An overview of the gene overlaps and differences between the variant-driven gene panels. The proposed gene panel (MAGPEL) consists of 229 genes. The AML-related gene panel obtained from Clinvar and Mastermind includes 53 and 313 genes, respectively and the one proposed by Singhal et al.25 includes 76 genes.

Figure 8
figure 8

An overview of the overlap and differences between the variants mentioned in the title and abstract sections of the articles (green) and those that are appear in the full body of the articles but not in the title and abstract section (gold).

Conclusion

The number of articles describing the disease-related variants is rapidly increasing.

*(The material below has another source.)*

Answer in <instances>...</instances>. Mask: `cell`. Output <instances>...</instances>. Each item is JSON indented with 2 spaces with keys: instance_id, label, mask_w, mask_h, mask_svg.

This highlights the pressing need for the development of automated tools that are able to extract the variant-disease associations from literature. In this article, we implement an automated framework to extract the variant-gene-disease associations from the full-length biomedical literature and design an evidence-based variant-driven gene panel for a given disease. The identification of the variant-relevant articles using word cloud analysis, and the consideration of the full-length articles are the main contributions of the proposed framework. We illustrate the utilities of the proposed variant-driven gene panels in capturing the mechanisms involved in AML, prostate cancer, and breast cancer using 27 independent gene expression datasets containing a total 2,109 patients. The results show that the proposed gene panel outperforms the other published gene panels in terms of the ability to predict the patients’ clinical outcome.